Consignes
**a.** Condensez sous forme de liste le paragraphe de l'extrait qui commence par « Puis la plus belle », en conservant ses faits principaux.
**b.** D'après l'extrait sur le concert d'Aznavour, qui a écrit les paroles de « La Bohème » ?
**c.** Prolongez le récit du concert d'Aznavour à la suite de sa dernière phrase.

━━━━━ Extrait ━━━━━

Puis la plus belle, pour moi en tous cas, qui me ferait presque chialer, et oui, « La Bohème », (1965, paroles de Jacques Plante) la chanson que j’attendais, et ben il nous l'a foirée le vieux ! Dans la salle, un mouvement de foule. Comme dans un concert de rock, v’là t’y pas tout le monde qui se rue vers la scène, téléphone en main, comme si Elvis lui-même ressuscitait ! Au moment du plus beau passage : Souvent il m'arrivait / Devant mon chevalet / De passer des nuits blanches /Retouchant le dessin / De la ligne d'un sein / Du galbe d'une hanche… Et bien (malgré le prompteur) il oublie le « retouchant le dessin ». Donc ça décale tout, d’autant qu’il accélère le tempo, se retrouve en avance sur les musiciens, qui rattrapent le coup, mais bon… Ce sont les joies du direct, comme dirait Drucker ! Au tout cas, la salle est conquise, on sent Aznavour presque ému (alors qu’on le dit souvent blasé).

━━━━━ Lignes fournies ━━━━━

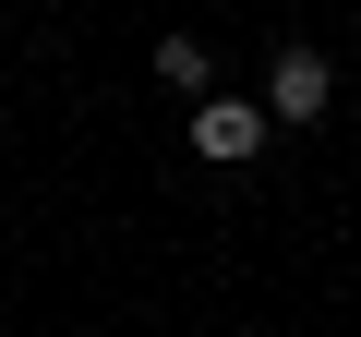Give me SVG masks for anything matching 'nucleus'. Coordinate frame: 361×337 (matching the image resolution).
Returning <instances> with one entry per match:
<instances>
[{
  "label": "nucleus",
  "mask_w": 361,
  "mask_h": 337,
  "mask_svg": "<svg viewBox=\"0 0 361 337\" xmlns=\"http://www.w3.org/2000/svg\"><path fill=\"white\" fill-rule=\"evenodd\" d=\"M325 109H337L325 49H277V73H265V121H325Z\"/></svg>",
  "instance_id": "nucleus-1"
},
{
  "label": "nucleus",
  "mask_w": 361,
  "mask_h": 337,
  "mask_svg": "<svg viewBox=\"0 0 361 337\" xmlns=\"http://www.w3.org/2000/svg\"><path fill=\"white\" fill-rule=\"evenodd\" d=\"M253 145H265V97H205V109H193V157L241 168Z\"/></svg>",
  "instance_id": "nucleus-2"
},
{
  "label": "nucleus",
  "mask_w": 361,
  "mask_h": 337,
  "mask_svg": "<svg viewBox=\"0 0 361 337\" xmlns=\"http://www.w3.org/2000/svg\"><path fill=\"white\" fill-rule=\"evenodd\" d=\"M157 73H169V85H180V97H193V109H205V85H217V61H205V49H193V37H157Z\"/></svg>",
  "instance_id": "nucleus-3"
}]
</instances>
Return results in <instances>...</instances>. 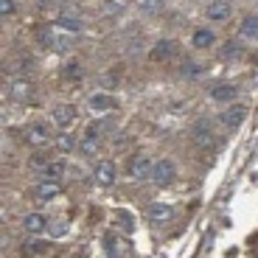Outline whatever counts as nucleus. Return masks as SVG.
I'll return each instance as SVG.
<instances>
[{
  "mask_svg": "<svg viewBox=\"0 0 258 258\" xmlns=\"http://www.w3.org/2000/svg\"><path fill=\"white\" fill-rule=\"evenodd\" d=\"M101 129H104V123H90V126L84 129L82 141H79V152L84 157H93L98 152V146H101Z\"/></svg>",
  "mask_w": 258,
  "mask_h": 258,
  "instance_id": "f257e3e1",
  "label": "nucleus"
},
{
  "mask_svg": "<svg viewBox=\"0 0 258 258\" xmlns=\"http://www.w3.org/2000/svg\"><path fill=\"white\" fill-rule=\"evenodd\" d=\"M174 180H177V166H174V160H168V157L157 160L155 168H152V182H155V185H171Z\"/></svg>",
  "mask_w": 258,
  "mask_h": 258,
  "instance_id": "f03ea898",
  "label": "nucleus"
},
{
  "mask_svg": "<svg viewBox=\"0 0 258 258\" xmlns=\"http://www.w3.org/2000/svg\"><path fill=\"white\" fill-rule=\"evenodd\" d=\"M152 168H155V163L149 160L146 155H135V157H129V166H126V171H129V180H152Z\"/></svg>",
  "mask_w": 258,
  "mask_h": 258,
  "instance_id": "7ed1b4c3",
  "label": "nucleus"
},
{
  "mask_svg": "<svg viewBox=\"0 0 258 258\" xmlns=\"http://www.w3.org/2000/svg\"><path fill=\"white\" fill-rule=\"evenodd\" d=\"M174 216H177V213H174V208L168 205V202H152L149 211H146L149 225H168Z\"/></svg>",
  "mask_w": 258,
  "mask_h": 258,
  "instance_id": "20e7f679",
  "label": "nucleus"
},
{
  "mask_svg": "<svg viewBox=\"0 0 258 258\" xmlns=\"http://www.w3.org/2000/svg\"><path fill=\"white\" fill-rule=\"evenodd\" d=\"M244 118H247V107H244V104H227L225 112L219 115V121L225 123L227 129H239L241 123H244Z\"/></svg>",
  "mask_w": 258,
  "mask_h": 258,
  "instance_id": "39448f33",
  "label": "nucleus"
},
{
  "mask_svg": "<svg viewBox=\"0 0 258 258\" xmlns=\"http://www.w3.org/2000/svg\"><path fill=\"white\" fill-rule=\"evenodd\" d=\"M230 14H233L230 0H211V3L205 6V17L211 20V23H225Z\"/></svg>",
  "mask_w": 258,
  "mask_h": 258,
  "instance_id": "423d86ee",
  "label": "nucleus"
},
{
  "mask_svg": "<svg viewBox=\"0 0 258 258\" xmlns=\"http://www.w3.org/2000/svg\"><path fill=\"white\" fill-rule=\"evenodd\" d=\"M26 141L31 143V146H48V141H51V129H48V123L34 121L31 126L26 129Z\"/></svg>",
  "mask_w": 258,
  "mask_h": 258,
  "instance_id": "0eeeda50",
  "label": "nucleus"
},
{
  "mask_svg": "<svg viewBox=\"0 0 258 258\" xmlns=\"http://www.w3.org/2000/svg\"><path fill=\"white\" fill-rule=\"evenodd\" d=\"M115 180H118V168H115V163H110V160H98L96 163V182L98 185H115Z\"/></svg>",
  "mask_w": 258,
  "mask_h": 258,
  "instance_id": "6e6552de",
  "label": "nucleus"
},
{
  "mask_svg": "<svg viewBox=\"0 0 258 258\" xmlns=\"http://www.w3.org/2000/svg\"><path fill=\"white\" fill-rule=\"evenodd\" d=\"M59 194H62V185H59L56 180H42V182L34 185V197H37L39 202H51V200H56Z\"/></svg>",
  "mask_w": 258,
  "mask_h": 258,
  "instance_id": "1a4fd4ad",
  "label": "nucleus"
},
{
  "mask_svg": "<svg viewBox=\"0 0 258 258\" xmlns=\"http://www.w3.org/2000/svg\"><path fill=\"white\" fill-rule=\"evenodd\" d=\"M191 45H194V48H200V51H208V48H213V45H216V34H213V28H205V26L194 28Z\"/></svg>",
  "mask_w": 258,
  "mask_h": 258,
  "instance_id": "9d476101",
  "label": "nucleus"
},
{
  "mask_svg": "<svg viewBox=\"0 0 258 258\" xmlns=\"http://www.w3.org/2000/svg\"><path fill=\"white\" fill-rule=\"evenodd\" d=\"M76 121V107L73 104H56L53 107V123L62 129H71V123Z\"/></svg>",
  "mask_w": 258,
  "mask_h": 258,
  "instance_id": "9b49d317",
  "label": "nucleus"
},
{
  "mask_svg": "<svg viewBox=\"0 0 258 258\" xmlns=\"http://www.w3.org/2000/svg\"><path fill=\"white\" fill-rule=\"evenodd\" d=\"M236 96H239V90H236V84H216V87H213L211 90V98L216 104H233L236 101Z\"/></svg>",
  "mask_w": 258,
  "mask_h": 258,
  "instance_id": "f8f14e48",
  "label": "nucleus"
},
{
  "mask_svg": "<svg viewBox=\"0 0 258 258\" xmlns=\"http://www.w3.org/2000/svg\"><path fill=\"white\" fill-rule=\"evenodd\" d=\"M23 227H26V233H31V236H39V233L48 230V219L42 213H26V216H23Z\"/></svg>",
  "mask_w": 258,
  "mask_h": 258,
  "instance_id": "ddd939ff",
  "label": "nucleus"
},
{
  "mask_svg": "<svg viewBox=\"0 0 258 258\" xmlns=\"http://www.w3.org/2000/svg\"><path fill=\"white\" fill-rule=\"evenodd\" d=\"M191 132H194V141L200 143V146H213V126H211V121H197Z\"/></svg>",
  "mask_w": 258,
  "mask_h": 258,
  "instance_id": "4468645a",
  "label": "nucleus"
},
{
  "mask_svg": "<svg viewBox=\"0 0 258 258\" xmlns=\"http://www.w3.org/2000/svg\"><path fill=\"white\" fill-rule=\"evenodd\" d=\"M239 34L250 42H258V14H247L239 23Z\"/></svg>",
  "mask_w": 258,
  "mask_h": 258,
  "instance_id": "2eb2a0df",
  "label": "nucleus"
},
{
  "mask_svg": "<svg viewBox=\"0 0 258 258\" xmlns=\"http://www.w3.org/2000/svg\"><path fill=\"white\" fill-rule=\"evenodd\" d=\"M174 51H177L174 39H160V42L152 48V59H155V62H166V59H171Z\"/></svg>",
  "mask_w": 258,
  "mask_h": 258,
  "instance_id": "dca6fc26",
  "label": "nucleus"
},
{
  "mask_svg": "<svg viewBox=\"0 0 258 258\" xmlns=\"http://www.w3.org/2000/svg\"><path fill=\"white\" fill-rule=\"evenodd\" d=\"M115 107V98L107 96V93H93L90 96V110L93 112H110Z\"/></svg>",
  "mask_w": 258,
  "mask_h": 258,
  "instance_id": "f3484780",
  "label": "nucleus"
},
{
  "mask_svg": "<svg viewBox=\"0 0 258 258\" xmlns=\"http://www.w3.org/2000/svg\"><path fill=\"white\" fill-rule=\"evenodd\" d=\"M31 93H34V84L26 82V79H17V82L12 84V96L17 98V101H28Z\"/></svg>",
  "mask_w": 258,
  "mask_h": 258,
  "instance_id": "a211bd4d",
  "label": "nucleus"
},
{
  "mask_svg": "<svg viewBox=\"0 0 258 258\" xmlns=\"http://www.w3.org/2000/svg\"><path fill=\"white\" fill-rule=\"evenodd\" d=\"M56 26L62 28V31L76 34V31H82V20H79V17H71V14H62V17L56 20Z\"/></svg>",
  "mask_w": 258,
  "mask_h": 258,
  "instance_id": "6ab92c4d",
  "label": "nucleus"
},
{
  "mask_svg": "<svg viewBox=\"0 0 258 258\" xmlns=\"http://www.w3.org/2000/svg\"><path fill=\"white\" fill-rule=\"evenodd\" d=\"M42 174H45V180H59V177L64 174V163L62 160H51L45 168H42Z\"/></svg>",
  "mask_w": 258,
  "mask_h": 258,
  "instance_id": "aec40b11",
  "label": "nucleus"
},
{
  "mask_svg": "<svg viewBox=\"0 0 258 258\" xmlns=\"http://www.w3.org/2000/svg\"><path fill=\"white\" fill-rule=\"evenodd\" d=\"M180 73H182L185 79H197V76H202V64H200V62H191V59H188V62H182Z\"/></svg>",
  "mask_w": 258,
  "mask_h": 258,
  "instance_id": "412c9836",
  "label": "nucleus"
},
{
  "mask_svg": "<svg viewBox=\"0 0 258 258\" xmlns=\"http://www.w3.org/2000/svg\"><path fill=\"white\" fill-rule=\"evenodd\" d=\"M76 146H79V143H76V138H73V135H68V132H64V135H56V149H59V152H73Z\"/></svg>",
  "mask_w": 258,
  "mask_h": 258,
  "instance_id": "4be33fe9",
  "label": "nucleus"
},
{
  "mask_svg": "<svg viewBox=\"0 0 258 258\" xmlns=\"http://www.w3.org/2000/svg\"><path fill=\"white\" fill-rule=\"evenodd\" d=\"M166 9V0H141V12L146 14H160Z\"/></svg>",
  "mask_w": 258,
  "mask_h": 258,
  "instance_id": "5701e85b",
  "label": "nucleus"
},
{
  "mask_svg": "<svg viewBox=\"0 0 258 258\" xmlns=\"http://www.w3.org/2000/svg\"><path fill=\"white\" fill-rule=\"evenodd\" d=\"M39 252H45L42 241H28V244H23V255H39Z\"/></svg>",
  "mask_w": 258,
  "mask_h": 258,
  "instance_id": "b1692460",
  "label": "nucleus"
},
{
  "mask_svg": "<svg viewBox=\"0 0 258 258\" xmlns=\"http://www.w3.org/2000/svg\"><path fill=\"white\" fill-rule=\"evenodd\" d=\"M64 76H68V79H82V64L71 62L68 68H64Z\"/></svg>",
  "mask_w": 258,
  "mask_h": 258,
  "instance_id": "393cba45",
  "label": "nucleus"
},
{
  "mask_svg": "<svg viewBox=\"0 0 258 258\" xmlns=\"http://www.w3.org/2000/svg\"><path fill=\"white\" fill-rule=\"evenodd\" d=\"M239 45H236V42H227V45L225 48H222V56H225V59H236V56H239Z\"/></svg>",
  "mask_w": 258,
  "mask_h": 258,
  "instance_id": "a878e982",
  "label": "nucleus"
},
{
  "mask_svg": "<svg viewBox=\"0 0 258 258\" xmlns=\"http://www.w3.org/2000/svg\"><path fill=\"white\" fill-rule=\"evenodd\" d=\"M14 12H17L14 0H0V14H3V17H12Z\"/></svg>",
  "mask_w": 258,
  "mask_h": 258,
  "instance_id": "bb28decb",
  "label": "nucleus"
},
{
  "mask_svg": "<svg viewBox=\"0 0 258 258\" xmlns=\"http://www.w3.org/2000/svg\"><path fill=\"white\" fill-rule=\"evenodd\" d=\"M64 230H68V227H64V222H56V227H53V236H64Z\"/></svg>",
  "mask_w": 258,
  "mask_h": 258,
  "instance_id": "cd10ccee",
  "label": "nucleus"
}]
</instances>
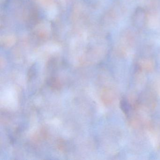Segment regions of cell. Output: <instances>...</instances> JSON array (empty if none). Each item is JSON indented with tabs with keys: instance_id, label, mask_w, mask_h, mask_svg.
Here are the masks:
<instances>
[{
	"instance_id": "6da1fadb",
	"label": "cell",
	"mask_w": 160,
	"mask_h": 160,
	"mask_svg": "<svg viewBox=\"0 0 160 160\" xmlns=\"http://www.w3.org/2000/svg\"><path fill=\"white\" fill-rule=\"evenodd\" d=\"M121 105L122 110H123L124 112H128V109H129V107H128V105H127L126 102H125V101H123V100L122 101Z\"/></svg>"
}]
</instances>
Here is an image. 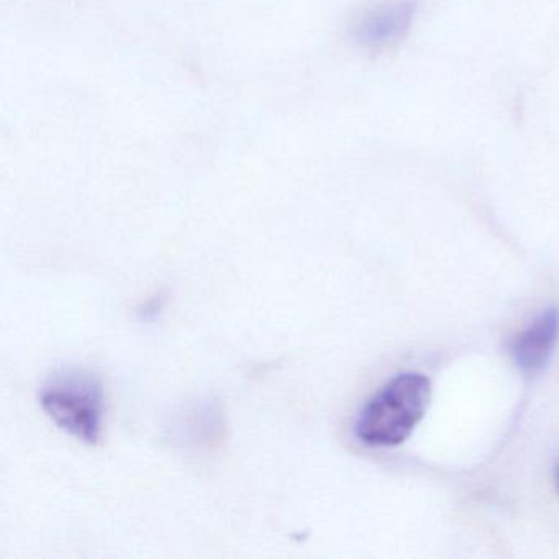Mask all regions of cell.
<instances>
[{
  "instance_id": "1",
  "label": "cell",
  "mask_w": 559,
  "mask_h": 559,
  "mask_svg": "<svg viewBox=\"0 0 559 559\" xmlns=\"http://www.w3.org/2000/svg\"><path fill=\"white\" fill-rule=\"evenodd\" d=\"M430 379L420 372H402L376 392L355 424V435L368 447L391 448L404 443L427 414Z\"/></svg>"
},
{
  "instance_id": "5",
  "label": "cell",
  "mask_w": 559,
  "mask_h": 559,
  "mask_svg": "<svg viewBox=\"0 0 559 559\" xmlns=\"http://www.w3.org/2000/svg\"><path fill=\"white\" fill-rule=\"evenodd\" d=\"M558 487H559V467H558Z\"/></svg>"
},
{
  "instance_id": "3",
  "label": "cell",
  "mask_w": 559,
  "mask_h": 559,
  "mask_svg": "<svg viewBox=\"0 0 559 559\" xmlns=\"http://www.w3.org/2000/svg\"><path fill=\"white\" fill-rule=\"evenodd\" d=\"M418 0H384L368 9L353 27L358 44L378 50L401 40L417 14Z\"/></svg>"
},
{
  "instance_id": "4",
  "label": "cell",
  "mask_w": 559,
  "mask_h": 559,
  "mask_svg": "<svg viewBox=\"0 0 559 559\" xmlns=\"http://www.w3.org/2000/svg\"><path fill=\"white\" fill-rule=\"evenodd\" d=\"M559 340V309L551 307L536 317L510 345L513 362L520 371L536 374L543 371L555 353Z\"/></svg>"
},
{
  "instance_id": "2",
  "label": "cell",
  "mask_w": 559,
  "mask_h": 559,
  "mask_svg": "<svg viewBox=\"0 0 559 559\" xmlns=\"http://www.w3.org/2000/svg\"><path fill=\"white\" fill-rule=\"evenodd\" d=\"M40 405L60 430L78 441L97 444L104 428V388L99 378L81 368L55 372L40 391Z\"/></svg>"
}]
</instances>
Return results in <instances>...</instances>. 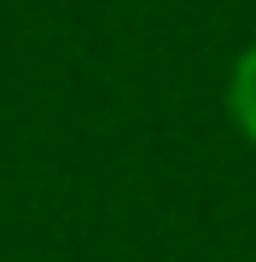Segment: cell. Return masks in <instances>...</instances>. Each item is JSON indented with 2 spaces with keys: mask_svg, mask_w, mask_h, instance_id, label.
Returning a JSON list of instances; mask_svg holds the SVG:
<instances>
[{
  "mask_svg": "<svg viewBox=\"0 0 256 262\" xmlns=\"http://www.w3.org/2000/svg\"><path fill=\"white\" fill-rule=\"evenodd\" d=\"M233 111L245 122V134L256 140V47L239 58V70H233Z\"/></svg>",
  "mask_w": 256,
  "mask_h": 262,
  "instance_id": "6da1fadb",
  "label": "cell"
}]
</instances>
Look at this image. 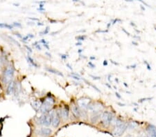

━━━━━

Réponses
**a.**
- Chanson : « La Bohème » (1965, paroles de Jacques Plante), la plus belle et la plus attendue selon le récit.
- Réaction du public : la salle se rue vers la scène, téléphone en main, comme à un concert de rock.
- Incident : au plus beau passage, malgré le prompteur, Aznavour oublie « retouchant le dessin ».
- Conséquence : tout se décale ; il accélère le tempo et se retrouve en avance sur les musiciens, qui rattrapent le coup.
- Commentaire : « les joies du direct, comme dirait Drucker ».
- Bilan : la salle est conquise et Aznavour paraît presque ému, alors qu'on le dit souvent blasé.

**b.** Jacques Plante.

**c.**
Il finit avec « Emmenez-moi », autre tour de force, le texte est long, le tempo des couplets hyper rapide, Aznavour a toujours chanté rapidement, travaillant sur les césures (comme Sinatra), mais là, ça tient de la gymnastique ! La chanson se termine sur une valse, le public debout, en liesse, lance des bouquets de fleurs, qu’Aznavour prend et emmène en coulisse, il revient saluer plusieurs fois.

Donc, c’est fait, j’ai vu Aznavour ! Et j’suis bien content ! C’est tout de même impressionnant, parce que le bonhomme connait évidement son métier, depuis le temps, il est rôdé à la scène, le répertoire est de première classe, chansons nouvelles, moins connues ou classiques, tout y passe (27 au total pour 1h55 de concert), c’est rythmé, l’homme cabotine un peu (un peu ?), mais  sait communiquer, charmer. On regrettera, et lui aussi je pense, une acoustique pas parfaite, loin de là, sans doute des problèmes de retour de scène. Je reste persuadé qu’une orchestration minimale siérait davantage, moins de musiciens, mais qu’on les entende, quitte à récrire des arrangements, plutôt que de les reproduire avec des claviers sans saveur.

Dans « Je m’voyais déjà » (1961), il chantait : « mes traits ont vieilli bien sûr sous le maquillage, mais la voix est là, le geste est précis, et j'ai du ressort, mon cœur s'est aigri en prenant de l'âge, mais j'y crois encore »... C'est pas faux.

Pas de vidéo de ce concert, mais deux extraits de la même année, même configuration. "La Bohème" et "Emmenez-moi".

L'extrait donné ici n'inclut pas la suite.